Extract ->
The Small Room by May Sarton

When I bought The Small Room (1961), it was because I thought it might be about a house. I’m a simple man: I love books about houses, particularly if this would end up being about a hitherto undiscovered small room in a house. If anybody knows any books like that, lemme know. Well, The Small Room isn’t that, but I found an awful lot to like in it anyway.

I bought the novel on my first trip to the United States in 2013 – more specifically, in a lovely bookshop in Charlottesville, Virginia. Sadly, since then the little town has become renowned for the appalling far-right rally that ended in a woman’s death. At the time, it was simply a day out from DC.

I don’t think I’d read any May Sarton books at the time, but it is now my third – after The Magnificent Spinster and The Education of Harriet Hatfield. While I enjoyed both of them, I found the former less memorable than I’d hoped, and the latter very patchy. The Small Room takes us to a setting that is very distinct and probably a recommendation to many of us: a women’s college in New England.

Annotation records
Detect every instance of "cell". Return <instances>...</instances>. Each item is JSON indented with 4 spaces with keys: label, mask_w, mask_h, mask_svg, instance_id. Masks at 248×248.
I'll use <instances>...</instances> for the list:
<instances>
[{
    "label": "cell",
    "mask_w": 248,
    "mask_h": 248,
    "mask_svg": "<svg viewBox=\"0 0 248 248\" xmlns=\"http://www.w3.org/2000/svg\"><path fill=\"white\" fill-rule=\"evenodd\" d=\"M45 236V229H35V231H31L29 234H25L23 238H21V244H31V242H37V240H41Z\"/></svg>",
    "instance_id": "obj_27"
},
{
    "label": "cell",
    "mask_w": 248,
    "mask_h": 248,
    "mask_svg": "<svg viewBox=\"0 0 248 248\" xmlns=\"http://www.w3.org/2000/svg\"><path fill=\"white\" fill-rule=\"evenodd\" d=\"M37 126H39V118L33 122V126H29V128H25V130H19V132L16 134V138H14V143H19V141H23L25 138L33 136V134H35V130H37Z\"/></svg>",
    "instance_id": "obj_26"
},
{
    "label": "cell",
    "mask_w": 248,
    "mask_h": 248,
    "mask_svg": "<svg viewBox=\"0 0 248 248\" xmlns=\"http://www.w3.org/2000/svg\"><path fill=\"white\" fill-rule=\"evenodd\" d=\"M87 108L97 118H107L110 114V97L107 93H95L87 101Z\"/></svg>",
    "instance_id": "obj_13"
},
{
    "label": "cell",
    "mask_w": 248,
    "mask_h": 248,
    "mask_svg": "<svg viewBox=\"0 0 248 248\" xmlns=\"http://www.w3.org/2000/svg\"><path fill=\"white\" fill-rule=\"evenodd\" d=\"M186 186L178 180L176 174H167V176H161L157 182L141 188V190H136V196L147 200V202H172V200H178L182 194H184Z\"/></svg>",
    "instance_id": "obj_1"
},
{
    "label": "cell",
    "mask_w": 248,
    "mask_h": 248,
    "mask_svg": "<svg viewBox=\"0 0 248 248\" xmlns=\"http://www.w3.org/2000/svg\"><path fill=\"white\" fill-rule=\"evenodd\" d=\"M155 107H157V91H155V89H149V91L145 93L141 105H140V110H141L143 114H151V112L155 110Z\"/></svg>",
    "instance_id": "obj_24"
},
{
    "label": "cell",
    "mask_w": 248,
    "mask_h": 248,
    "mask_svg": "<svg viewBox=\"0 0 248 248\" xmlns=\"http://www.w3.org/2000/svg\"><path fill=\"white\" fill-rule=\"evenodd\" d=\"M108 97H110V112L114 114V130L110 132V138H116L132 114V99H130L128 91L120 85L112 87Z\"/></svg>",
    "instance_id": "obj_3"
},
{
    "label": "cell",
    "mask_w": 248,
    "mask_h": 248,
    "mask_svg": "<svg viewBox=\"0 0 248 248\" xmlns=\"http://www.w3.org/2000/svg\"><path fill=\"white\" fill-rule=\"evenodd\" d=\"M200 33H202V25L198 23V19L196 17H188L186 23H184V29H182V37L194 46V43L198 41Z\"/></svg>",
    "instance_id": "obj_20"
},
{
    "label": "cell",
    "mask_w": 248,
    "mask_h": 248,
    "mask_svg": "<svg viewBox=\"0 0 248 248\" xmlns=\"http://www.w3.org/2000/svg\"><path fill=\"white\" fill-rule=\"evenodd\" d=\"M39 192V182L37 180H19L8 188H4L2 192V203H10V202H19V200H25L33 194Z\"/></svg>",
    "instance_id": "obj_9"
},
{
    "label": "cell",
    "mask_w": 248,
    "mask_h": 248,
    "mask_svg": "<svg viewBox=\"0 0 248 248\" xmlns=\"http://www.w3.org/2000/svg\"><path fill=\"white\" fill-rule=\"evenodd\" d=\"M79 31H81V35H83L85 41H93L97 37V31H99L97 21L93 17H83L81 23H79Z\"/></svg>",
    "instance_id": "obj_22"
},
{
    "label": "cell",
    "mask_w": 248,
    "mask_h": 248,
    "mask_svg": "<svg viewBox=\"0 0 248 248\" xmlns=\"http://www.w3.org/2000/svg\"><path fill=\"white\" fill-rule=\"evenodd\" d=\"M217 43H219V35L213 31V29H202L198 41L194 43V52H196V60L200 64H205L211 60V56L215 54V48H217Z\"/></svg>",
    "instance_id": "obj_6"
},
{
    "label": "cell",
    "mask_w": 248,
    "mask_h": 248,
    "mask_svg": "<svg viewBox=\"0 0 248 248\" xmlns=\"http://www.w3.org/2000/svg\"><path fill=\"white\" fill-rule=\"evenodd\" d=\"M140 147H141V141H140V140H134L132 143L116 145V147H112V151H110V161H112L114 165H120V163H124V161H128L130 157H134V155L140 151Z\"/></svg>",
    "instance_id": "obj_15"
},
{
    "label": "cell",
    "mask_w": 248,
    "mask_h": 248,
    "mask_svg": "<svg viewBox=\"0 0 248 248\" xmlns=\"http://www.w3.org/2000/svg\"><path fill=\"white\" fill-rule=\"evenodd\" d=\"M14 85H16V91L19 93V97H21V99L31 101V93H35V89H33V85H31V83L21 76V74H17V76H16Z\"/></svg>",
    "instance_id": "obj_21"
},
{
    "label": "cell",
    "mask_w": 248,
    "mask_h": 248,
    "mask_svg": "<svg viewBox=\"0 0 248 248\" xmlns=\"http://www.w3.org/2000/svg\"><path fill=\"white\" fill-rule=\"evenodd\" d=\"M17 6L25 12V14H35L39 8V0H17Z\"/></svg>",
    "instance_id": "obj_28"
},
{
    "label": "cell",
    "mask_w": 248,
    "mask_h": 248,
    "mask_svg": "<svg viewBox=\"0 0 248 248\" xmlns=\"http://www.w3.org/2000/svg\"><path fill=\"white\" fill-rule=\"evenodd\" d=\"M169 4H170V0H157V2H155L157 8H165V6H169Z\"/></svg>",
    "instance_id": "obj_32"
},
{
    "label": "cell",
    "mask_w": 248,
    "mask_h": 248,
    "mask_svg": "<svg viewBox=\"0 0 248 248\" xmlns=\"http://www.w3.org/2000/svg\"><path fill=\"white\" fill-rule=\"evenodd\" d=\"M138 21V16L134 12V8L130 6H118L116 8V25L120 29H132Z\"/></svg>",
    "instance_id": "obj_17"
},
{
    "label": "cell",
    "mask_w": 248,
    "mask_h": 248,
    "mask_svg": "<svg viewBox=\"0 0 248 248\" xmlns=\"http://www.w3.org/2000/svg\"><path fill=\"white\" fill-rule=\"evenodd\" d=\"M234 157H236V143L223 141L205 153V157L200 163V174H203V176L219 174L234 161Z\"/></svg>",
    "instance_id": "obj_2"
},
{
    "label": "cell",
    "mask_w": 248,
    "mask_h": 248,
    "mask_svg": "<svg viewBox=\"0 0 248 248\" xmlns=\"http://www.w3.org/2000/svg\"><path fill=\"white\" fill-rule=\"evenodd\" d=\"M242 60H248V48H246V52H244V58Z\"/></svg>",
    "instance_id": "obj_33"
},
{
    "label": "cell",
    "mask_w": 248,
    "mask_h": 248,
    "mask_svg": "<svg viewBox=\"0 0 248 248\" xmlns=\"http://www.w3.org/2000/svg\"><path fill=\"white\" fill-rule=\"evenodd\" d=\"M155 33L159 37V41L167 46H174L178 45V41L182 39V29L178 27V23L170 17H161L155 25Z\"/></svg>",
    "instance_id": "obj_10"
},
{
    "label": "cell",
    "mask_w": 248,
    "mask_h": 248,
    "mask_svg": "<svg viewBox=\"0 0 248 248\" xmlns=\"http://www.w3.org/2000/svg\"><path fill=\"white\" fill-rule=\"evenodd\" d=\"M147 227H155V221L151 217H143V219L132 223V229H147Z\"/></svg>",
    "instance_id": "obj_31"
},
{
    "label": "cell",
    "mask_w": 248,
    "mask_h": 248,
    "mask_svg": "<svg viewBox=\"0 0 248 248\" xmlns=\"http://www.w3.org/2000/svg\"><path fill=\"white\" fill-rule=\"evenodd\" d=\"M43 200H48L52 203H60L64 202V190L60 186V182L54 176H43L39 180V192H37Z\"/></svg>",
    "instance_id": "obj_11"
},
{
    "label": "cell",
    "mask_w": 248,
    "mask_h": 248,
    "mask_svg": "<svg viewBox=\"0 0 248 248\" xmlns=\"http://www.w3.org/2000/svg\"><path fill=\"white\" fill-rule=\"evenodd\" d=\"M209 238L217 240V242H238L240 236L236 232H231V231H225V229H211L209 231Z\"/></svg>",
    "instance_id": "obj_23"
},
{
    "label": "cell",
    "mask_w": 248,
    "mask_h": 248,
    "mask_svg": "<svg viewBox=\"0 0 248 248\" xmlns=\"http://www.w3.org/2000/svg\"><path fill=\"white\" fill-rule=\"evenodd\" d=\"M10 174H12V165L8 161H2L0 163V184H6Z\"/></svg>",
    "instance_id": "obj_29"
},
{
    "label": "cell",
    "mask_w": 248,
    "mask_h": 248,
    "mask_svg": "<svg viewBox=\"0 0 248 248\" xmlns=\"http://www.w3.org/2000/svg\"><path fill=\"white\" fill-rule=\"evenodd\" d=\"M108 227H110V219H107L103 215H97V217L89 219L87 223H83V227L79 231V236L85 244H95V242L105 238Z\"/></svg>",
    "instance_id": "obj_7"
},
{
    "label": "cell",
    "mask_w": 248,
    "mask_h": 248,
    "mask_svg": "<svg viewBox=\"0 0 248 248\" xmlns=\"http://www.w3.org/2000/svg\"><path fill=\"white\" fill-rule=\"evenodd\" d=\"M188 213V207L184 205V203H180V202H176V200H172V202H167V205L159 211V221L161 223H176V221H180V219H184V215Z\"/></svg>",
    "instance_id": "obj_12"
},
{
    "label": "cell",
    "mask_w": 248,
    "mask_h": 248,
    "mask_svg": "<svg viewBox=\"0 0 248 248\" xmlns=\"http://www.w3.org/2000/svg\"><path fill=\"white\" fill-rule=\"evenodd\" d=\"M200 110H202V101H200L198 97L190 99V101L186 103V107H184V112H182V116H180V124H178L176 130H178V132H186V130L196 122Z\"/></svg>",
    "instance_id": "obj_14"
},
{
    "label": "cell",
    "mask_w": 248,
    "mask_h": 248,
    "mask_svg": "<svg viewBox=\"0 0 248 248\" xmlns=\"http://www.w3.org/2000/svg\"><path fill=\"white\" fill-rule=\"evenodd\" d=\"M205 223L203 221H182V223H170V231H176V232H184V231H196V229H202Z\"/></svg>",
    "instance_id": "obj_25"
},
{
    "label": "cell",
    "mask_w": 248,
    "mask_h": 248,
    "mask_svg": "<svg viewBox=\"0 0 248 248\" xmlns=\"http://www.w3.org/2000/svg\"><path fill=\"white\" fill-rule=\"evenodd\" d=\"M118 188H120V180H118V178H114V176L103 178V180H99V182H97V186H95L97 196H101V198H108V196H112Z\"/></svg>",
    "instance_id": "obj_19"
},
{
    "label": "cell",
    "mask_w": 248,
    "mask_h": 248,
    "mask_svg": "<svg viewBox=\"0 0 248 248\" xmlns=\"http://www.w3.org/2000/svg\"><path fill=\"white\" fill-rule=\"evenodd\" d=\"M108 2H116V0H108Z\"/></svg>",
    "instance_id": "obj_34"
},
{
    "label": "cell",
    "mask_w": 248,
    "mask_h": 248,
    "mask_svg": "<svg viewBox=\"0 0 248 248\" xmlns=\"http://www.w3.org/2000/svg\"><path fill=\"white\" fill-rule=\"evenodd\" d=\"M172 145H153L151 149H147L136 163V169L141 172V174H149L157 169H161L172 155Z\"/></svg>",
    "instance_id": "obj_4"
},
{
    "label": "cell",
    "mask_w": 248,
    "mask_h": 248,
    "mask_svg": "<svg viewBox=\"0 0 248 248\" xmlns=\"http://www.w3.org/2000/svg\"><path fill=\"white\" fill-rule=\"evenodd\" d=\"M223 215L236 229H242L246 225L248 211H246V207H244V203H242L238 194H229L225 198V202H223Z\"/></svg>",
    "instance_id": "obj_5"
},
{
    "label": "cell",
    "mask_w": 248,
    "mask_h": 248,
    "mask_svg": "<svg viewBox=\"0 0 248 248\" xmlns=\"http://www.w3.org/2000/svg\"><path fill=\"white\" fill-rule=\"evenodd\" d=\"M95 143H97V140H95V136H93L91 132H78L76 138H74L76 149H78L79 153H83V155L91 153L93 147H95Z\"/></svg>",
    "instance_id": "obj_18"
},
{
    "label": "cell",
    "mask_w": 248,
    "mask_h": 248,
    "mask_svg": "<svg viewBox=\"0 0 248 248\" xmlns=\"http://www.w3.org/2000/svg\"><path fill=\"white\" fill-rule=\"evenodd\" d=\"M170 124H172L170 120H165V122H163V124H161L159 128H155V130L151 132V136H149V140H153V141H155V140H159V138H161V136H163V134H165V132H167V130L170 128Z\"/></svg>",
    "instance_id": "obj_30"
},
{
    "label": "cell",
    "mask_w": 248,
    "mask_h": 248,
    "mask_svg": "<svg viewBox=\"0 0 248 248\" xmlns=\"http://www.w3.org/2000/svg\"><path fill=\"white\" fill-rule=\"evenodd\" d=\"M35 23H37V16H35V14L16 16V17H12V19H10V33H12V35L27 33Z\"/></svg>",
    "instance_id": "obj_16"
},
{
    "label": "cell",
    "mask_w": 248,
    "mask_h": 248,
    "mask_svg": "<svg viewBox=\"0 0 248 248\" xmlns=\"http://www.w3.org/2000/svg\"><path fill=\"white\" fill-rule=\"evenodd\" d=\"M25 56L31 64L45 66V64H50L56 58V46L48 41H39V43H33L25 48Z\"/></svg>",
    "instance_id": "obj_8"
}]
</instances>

Stated problem A -> Write out everything in the review of The Small Room from "I bought the" down to "in New England.".
Stated problem B -> Write what comes next in the review of The Small Room, picking up after its last sentence.
The records have no connection to the review of The Small Room.

Exercise output A ->
I bought the novel on my first trip to the United States in 2013 – more specifically, in a lovely bookshop in Charlottesville, Virginia. Sadly, since then the little town has become renowned for the appalling far-right rally that ended in a woman’s death. At the time, it was simply a day out from DC.

I don’t think I’d read any May Sarton books at the time, but it is now my third – after The Magnificent Spinster and The Education of Harriet Hatfield. While I enjoyed both of them, I found the former less memorable than I’d hoped, and the latter very patchy. The Small Room takes us to a setting that is very distinct and probably a recommendation to many of us: a women’s college in New England.

Exercise output B ->
Lucy Winter – surely a coy nod to Lucy Snowe in Charlotte Bronte’s Villette? – has just started there, and it is her first teaching job. She is young, idealistic, and keen to make a good impression. More than that, she is keen to be a good teacher – in every sense of the word ‘good’.

The girls arrived, and settled like flocks of garrulous starlings, perpetual chatter and perpetual motion. Lucy, looking down from her office on the fourth floor of one of the oldest buildings, compared the campus to a stage where a complicated ballet was being rehearsed. Small groups flowed together and parted; a girl in a blue blazer ran from one building to another; five or six others arranged themselves under an elm, in unconsciously romantic attitudes, a chorus of nymphs. The effect was enhanced by the freshmen’s required red Eton caps, and by the unrequired but almost universal uniform of short pleated skirts and blazers. Looking down on all this casual, yet intimate life from above, Lucy felt lonely and a little scared.

At the centre of the novel are the actions of one student. She is exemplary and feted, and widely regarded as having a promising future that would reflect well on the college. But when Lucy is marking one of her essays, she discovers that it is plagiarised. She feels she has to inform other members of the faculty – and sets in motion a series of actions that affect everybody in the college.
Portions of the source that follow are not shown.